We just have to define the forward function, and the backward function (where gradients are computed) is automatically defined for us using autograd.

we can use any of the Tensor operations in the forward function.

The learnable parameters of a model are returned by net.parameters().

params = list(net.parameters())

Let’s check out the size/number of parameters in the first CONV layer:

(In the first CONV layer there’re 6 filters. Each filter has one channel and the size of 3x3)

print(f"#conv1's weight: {params[0].size()}")
#conv1's weight: torch.Size([6, 1, 3, 3])

Forward

Let’s try a random 32x32 input (expected size of LeNet)

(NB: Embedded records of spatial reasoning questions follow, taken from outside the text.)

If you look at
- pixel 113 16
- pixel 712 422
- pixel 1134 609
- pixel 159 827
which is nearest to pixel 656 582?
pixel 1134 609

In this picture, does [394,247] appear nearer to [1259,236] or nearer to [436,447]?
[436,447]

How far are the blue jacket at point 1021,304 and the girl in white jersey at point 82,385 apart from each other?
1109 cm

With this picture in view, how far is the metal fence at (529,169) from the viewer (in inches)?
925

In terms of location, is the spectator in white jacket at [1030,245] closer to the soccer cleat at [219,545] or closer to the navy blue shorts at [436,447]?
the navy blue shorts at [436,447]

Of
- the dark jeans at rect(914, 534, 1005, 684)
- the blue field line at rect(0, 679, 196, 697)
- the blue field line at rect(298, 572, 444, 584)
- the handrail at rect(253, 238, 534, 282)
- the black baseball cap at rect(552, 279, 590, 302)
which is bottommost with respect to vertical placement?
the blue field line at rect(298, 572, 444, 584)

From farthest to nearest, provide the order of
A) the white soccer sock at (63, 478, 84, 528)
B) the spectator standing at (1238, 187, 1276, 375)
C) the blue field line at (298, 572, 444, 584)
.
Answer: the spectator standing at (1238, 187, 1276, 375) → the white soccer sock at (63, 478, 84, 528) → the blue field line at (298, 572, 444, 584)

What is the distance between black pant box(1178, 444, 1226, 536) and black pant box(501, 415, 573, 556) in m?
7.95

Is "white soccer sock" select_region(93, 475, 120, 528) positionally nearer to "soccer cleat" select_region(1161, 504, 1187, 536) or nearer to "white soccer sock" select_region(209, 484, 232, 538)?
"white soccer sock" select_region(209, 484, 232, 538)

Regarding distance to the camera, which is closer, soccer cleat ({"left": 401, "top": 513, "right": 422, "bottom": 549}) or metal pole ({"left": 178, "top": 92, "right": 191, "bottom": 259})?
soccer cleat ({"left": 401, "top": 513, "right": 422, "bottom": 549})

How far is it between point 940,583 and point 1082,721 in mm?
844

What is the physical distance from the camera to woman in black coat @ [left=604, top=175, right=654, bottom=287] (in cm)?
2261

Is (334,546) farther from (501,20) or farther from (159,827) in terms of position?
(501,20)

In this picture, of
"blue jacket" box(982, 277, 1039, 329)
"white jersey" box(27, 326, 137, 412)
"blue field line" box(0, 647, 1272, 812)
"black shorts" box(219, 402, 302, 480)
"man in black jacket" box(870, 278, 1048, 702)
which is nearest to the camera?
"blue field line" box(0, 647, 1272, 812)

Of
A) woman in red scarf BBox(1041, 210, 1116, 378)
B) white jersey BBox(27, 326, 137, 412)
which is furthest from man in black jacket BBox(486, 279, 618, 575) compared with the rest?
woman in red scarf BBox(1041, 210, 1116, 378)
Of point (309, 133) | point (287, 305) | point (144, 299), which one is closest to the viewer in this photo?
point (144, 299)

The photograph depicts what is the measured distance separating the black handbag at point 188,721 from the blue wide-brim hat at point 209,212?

input = torch.randn(1, 1, 32, 32)
out = net(input)
print(out)
tensor([[ 0.0114,  0.1167, -0.0449, -0.0072, -0.0791, -0.0805, -0.0467,  0.0667, -0.0750,  0.0985]], grad_fn=<AddmmBackward>)

Backward

Zero the gradient buffers of all parameters and backprops with random gradients

net.zero_grad()
out.backward(torch.randn(1, 10))

Note that torch,nn ONLY supports mini-batches. The entire torch.nn package only supports inputs that are a mini-batch of samples, and NOT a single sample.

For example, nn.Conv2d will take in a 4D Tensor of nSamples x nChannels x Height x Width.

For a single sample, just use input.unsqueeze(0) to add a fake batch dimension.

Loss Function

A loss function takes the (output, target) pair of inputs, and computes a value that estimates how far away the output is from the target.

output = net(input)
target = torch.randn(10) # dummy target 
target = target.view(1, -1) # make it the same shape as output
criterion = nn.MSELoss() # here we use Mean Squared Error as our loss function

loss = criterion(output, target) # Compute loss

If we follow loss in the backward direction, using its .grad_fn attribute, we will see a computational graph looks like this:

input -> conv2d -> relu -> maxpool2d 
      -> conv2d -> relu -> maxpool2d
      -> view -> linear -> relu -> linear -> relu -> linear
      -> MSELoss
      -> loss

So, when we call loss.backward(), the whole graph is differentiated w.r.t. the loss, and all Tensors in the graph that has requires_grad=True will have their .grad Tensor accumulated with the gradient.

Backpropagation

To backpropagate the error all we have to do is to loss.backward(). Remember that we need to clear the existing gradients though, else gradients will be accumulated to existing gradients.

net.zero_grad() # zeroes the gradient buffers of all parameters

print('conv1.bias.grad before backward:')
print(net.conv1.bias.grad)

loss.backward(retain_graph=True)

print('conv1.bias.grad after backward:')
print(net.conv1.bias.grad)
conv1.bias.grad before backward:
tensor([0., 0., 0., 0., 0., 0.])
conv1.bias.grad after backward:
tensor([-0.0037,  0.0082,  0.0034, -0.0042,  0.0045, -0.0054])

Update Weights

The simplest update rule used in practice is the Stochastic Gradient Descent (SGD):

weight = weight - learning_rate * gradient

There’re various different update rules such as SGD, Nesterov-SGD, Adam, RMSProp, etc. Package torch.optim implements all these methods.

import torch.optim as optim

# Specify optimizer
optimizer = optim.SGD(net.parameters(), lr=0.01)

# In training loop:
# 1. Zero the gradient buffer
optimizer.zero_grad()

# 2. Forward propagation throught the neural network and get output
output = net(input)

# 3. Compute loss
loss = criterion(output, target)

# 4. Backprop loss and get loss w.r.t each parameter
loss.backward()

# 5. Update parameters 
optimizer.step()